Nous reproduisons ci-dessous un extrait de la seule déclaration d’Anne Lauvergeon à ce jour sur le dossier, un droit de réponse envoyé à France Inter.

« Vous avez adopté le scénario de l’ouvrage de fiction de Vincent Crouzet [le roman policier Radioactif publié en 2014 par les éditions Belfond, NDLR], totalement irréaliste pour au moins quatre motifs :

  • Areva a interdit toute commission.
  • Areva a acquis Uramin par OPA à la bourse de Toronto auprès de six mille actionnaires différents dont Areva a ignoré l’identité comme le veut la réglementation boursière. Aucune commission occulte n’aurait donc pu être dégagée dans une telle opération.
  • La chronologie est absurde : l’appel d’offre sur les réacteurs nucléaires par l’Afrique du Sud, n’a été lancé que six mois après l’OPA.
  • J’ai d’autant moins pu chercher par des moyens illégaux à obtenir un marché de réacteurs nucléaires en Afrique du Sud qu’au même moment, en septembre 2007, je me suis opposée à la vente de réacteurs nucléaires à la Libye de Kadhafi.

Enfin, comment imaginer que je puisse cautionner un tel montage, alors même que j’ai lutté en permanence contre les intermédiaires qu’on a pu vouloir nous imposer. »

Les explications de son avocat

Anne Lauvergeon ne s’en est pas encore expliquée devant la justice, mais sa défense a préparé un argumentaire économique. Me Jean-Pierre Versini, avocat de l’ancienne dirigeante, n’a pas souhaité s’exprimer devant notre caméra mais a fait quelques déclarations à Hexagones.
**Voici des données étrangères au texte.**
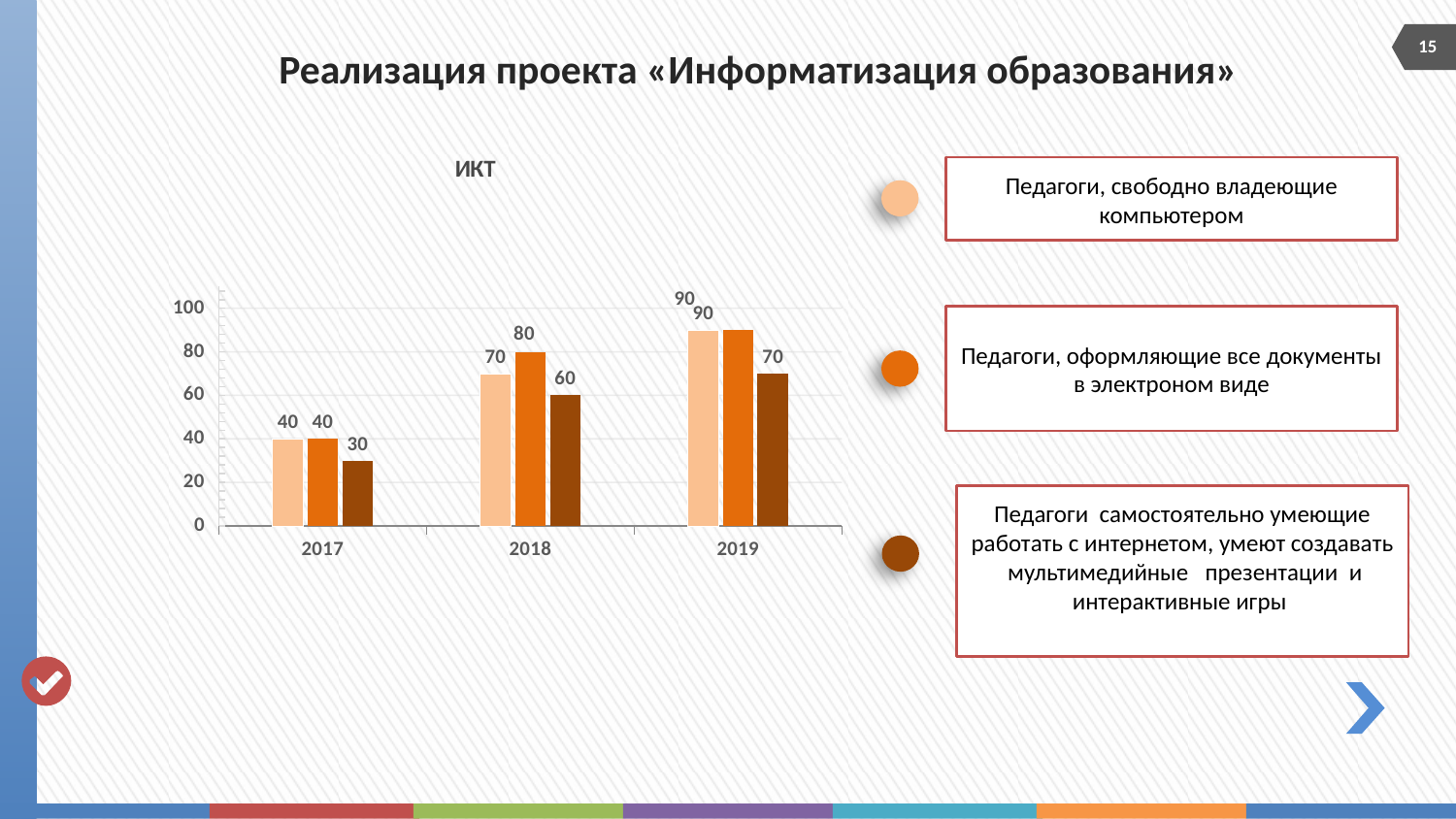
What is the difference between the orange (middle) bar and the dark brown bar in 2018? 20 What is the value of the orange (middle) bar for 2018? 80 What is the title of the chart? ИКТ What is the value of the light orange bar for 2019? 90 In which year is the dark brown bar the lowest? 2017 What kind of chart is shown on the slide? bar chart In which year is the orange (middle) bar the highest? 2019 Which is larger in 2018: the light orange bar or the orange (middle) bar? the orange (middle) bar Do the values of the light orange bars rise or fall from 2017 to 2019? rise How many years are shown on the x axis of the chart? 3 What is the value of the dark brown bar for 2017? 30 What is the value of the dark brown bar for 2019? 70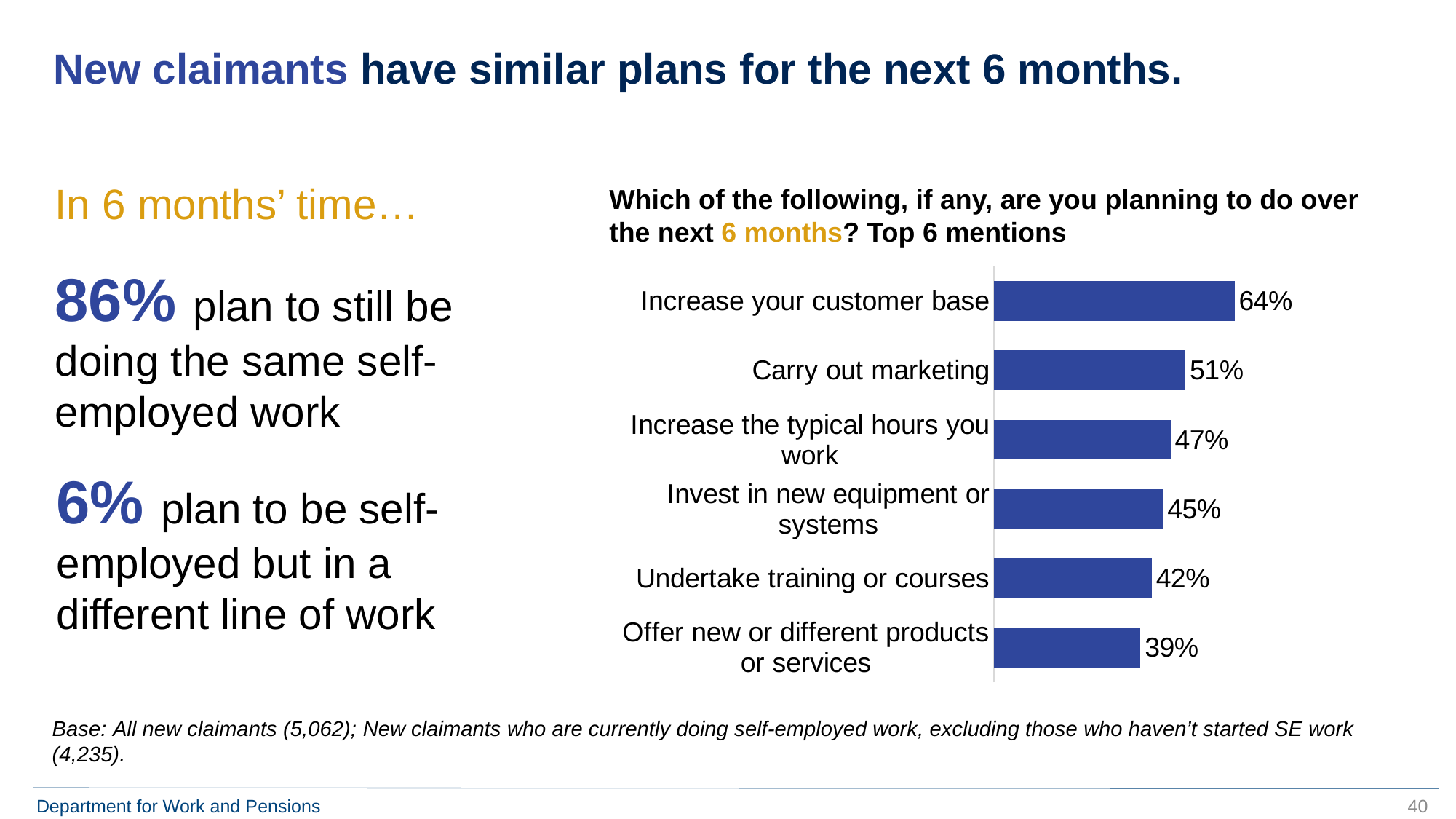
What is the difference in percentage points between 'Increase the typical hours you work' and 'Invest in new equipment or systems'? 2 What type of chart is used to show the planned activities? Bar chart How many planned activities are shown in the chart? 6 Which is larger: the value for 'Undertake training or courses' or the value for 'Offer new or different products or services'? Undertake training or courses What is the title of the chart? Which of the following, if any, are you planning to do over the next 6 months? Top 6 mentions What percentage of new claimants plan to increase their customer base over the next 6 months? 64% What is the value for 'Offer new or different products or services'? 39% What is the value shown for 'Carry out marketing'? 51% Which planned activity has the highest percentage in the chart? Increase your customer base What is the difference in percentage points between 'Increase your customer base' and 'Carry out marketing'? 13 Which planned activity has the lowest percentage in the chart? Offer new or different products or services What percentage plan to undertake training or courses? 42%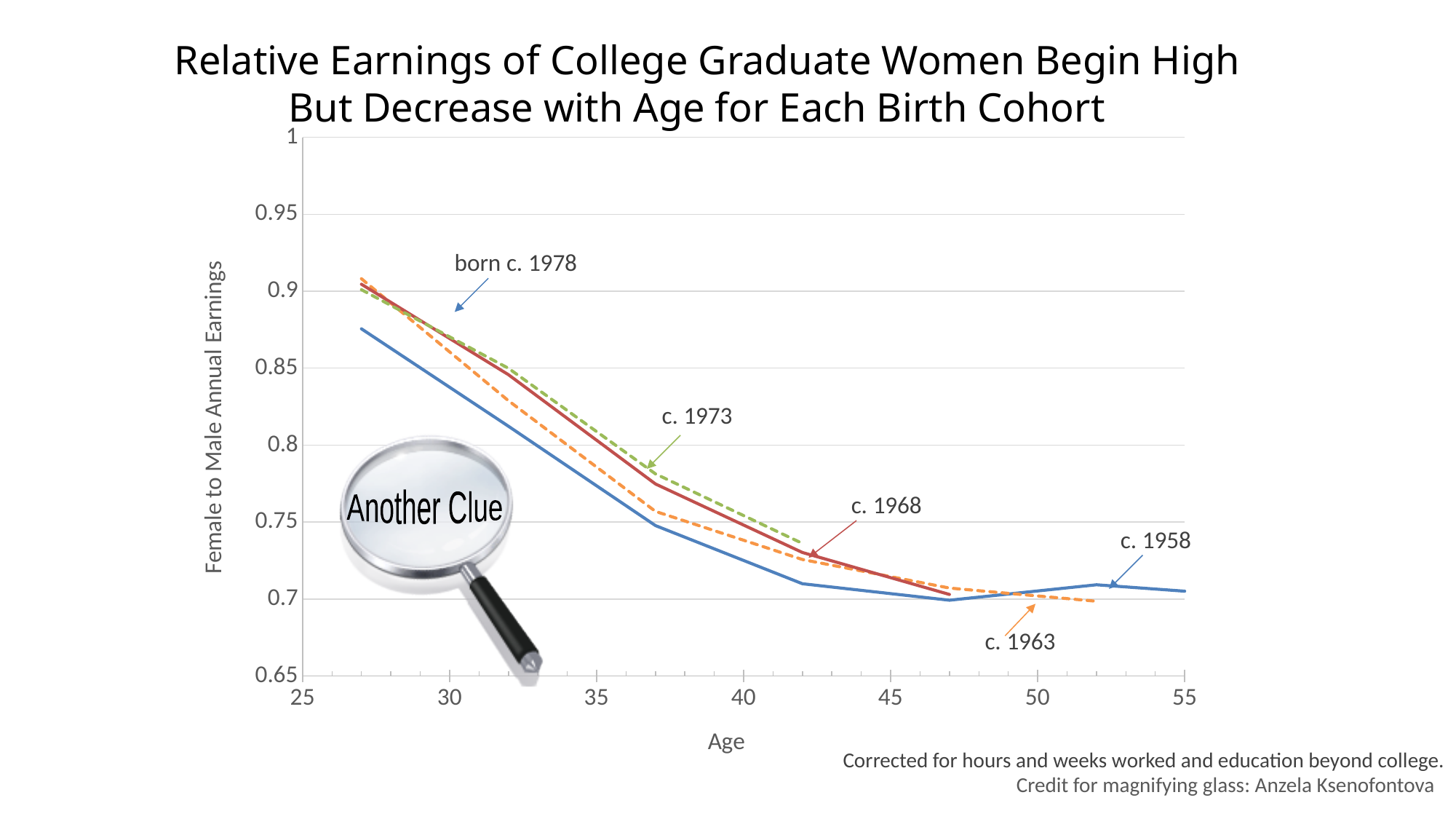
What kind of chart is shown on the slide? line chart How many birth cohorts are labelled on the chart? 5 Which cohort's line extends to the oldest age on the chart? c. 1958 Is the value for the c. 1958 cohort at age 27 greater or less than 0.9? less Is the value for the c. 1973 cohort at age 42 greater or less than 0.75? less Do the relative earnings for each cohort rise or fall as age increases? fall What is the label of the vertical axis? Female to Male Annual Earnings At age 27, which cohort has the higher relative earnings, c. 1958 or c. 1968? c. 1968 Is the value for the c. 1968 cohort at age 27 greater or less than 0.9? greater What is the title of the chart? Relative Earnings of College Graduate Women Begin High But Decrease with Age for Each Birth Cohort At age 37, which cohort has the higher relative earnings, c. 1958 or c. 1973? c. 1973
Pour l’avocat, Areva aurait tout simplement fait de bonne foi une mauvaise affaire. « Quand on écrit qu’Areva a acheté des mines vides, on se fout du monde. Entre 2007 et 2011, cinq autres sociétés mondiales ont acheté des mines d’uranium pour des sommes très élevées et ont connu la même dégringolade. Donc quand on vient dire que Mme Lauvergeon est un escroc et a volé de l’argent, on se moque du monde », déclare Me Versini. « Tout le monde a acheté au plus haut, les cours étaient à ce niveau. C’est trop facile aujourd’hui de raconter la messe. Il y a eu Fukushima, le Japon a décidé d’arrêter le nucléaire, l’Allemagne, c’est fini, la Chine a arrêté. Le nucléaire est sinistré, ça fait partie de la vie économique. Venir dire que Mme Lauvergeon est venu inventer une fausse entreprise pour piller de l’argent est absurde », ajoute-t-il.

Il est vrai que l’achat s’est fait en pleine hausse des cours de l’uranium, sur un marché où ce produit est très rare. Le prix de la livre d’uranium passe de 40 dollars en avril 2006 à 137 en juin 2007. Toutes les sociétés mondiales se sont alors jetées sur le précieux minerai et ont connu des déboires assez similaires à ceux d’Areva, entend plaider la défense d’Areva.

Le dossier ne se serait avéré désastreux que du fait de déboires imprévisibles, notamment l’accident nucléaire de Fukushima au Japon en mars 2011. Il a sonné le glas du nucléaire dans ce pays et en Allemagne et compromis le développement mondial de la filière, jadis vue comme le remède aux gaz à effet de serre.

Par ailleurs, toute manœuvre frauduleuse lors de l’achat serait par nature impossible puisqu’il s’est fait sur les marchés financiers et non de gré à gré, soutient la défense d’Anne Lauvergeon. La décision a été prise à l’unanimité des instances de direction d’Areva. Au pire donc, selon ce point de vue, Areva aurait été victime d’une escroquerie menée par des aventuriers de la finance.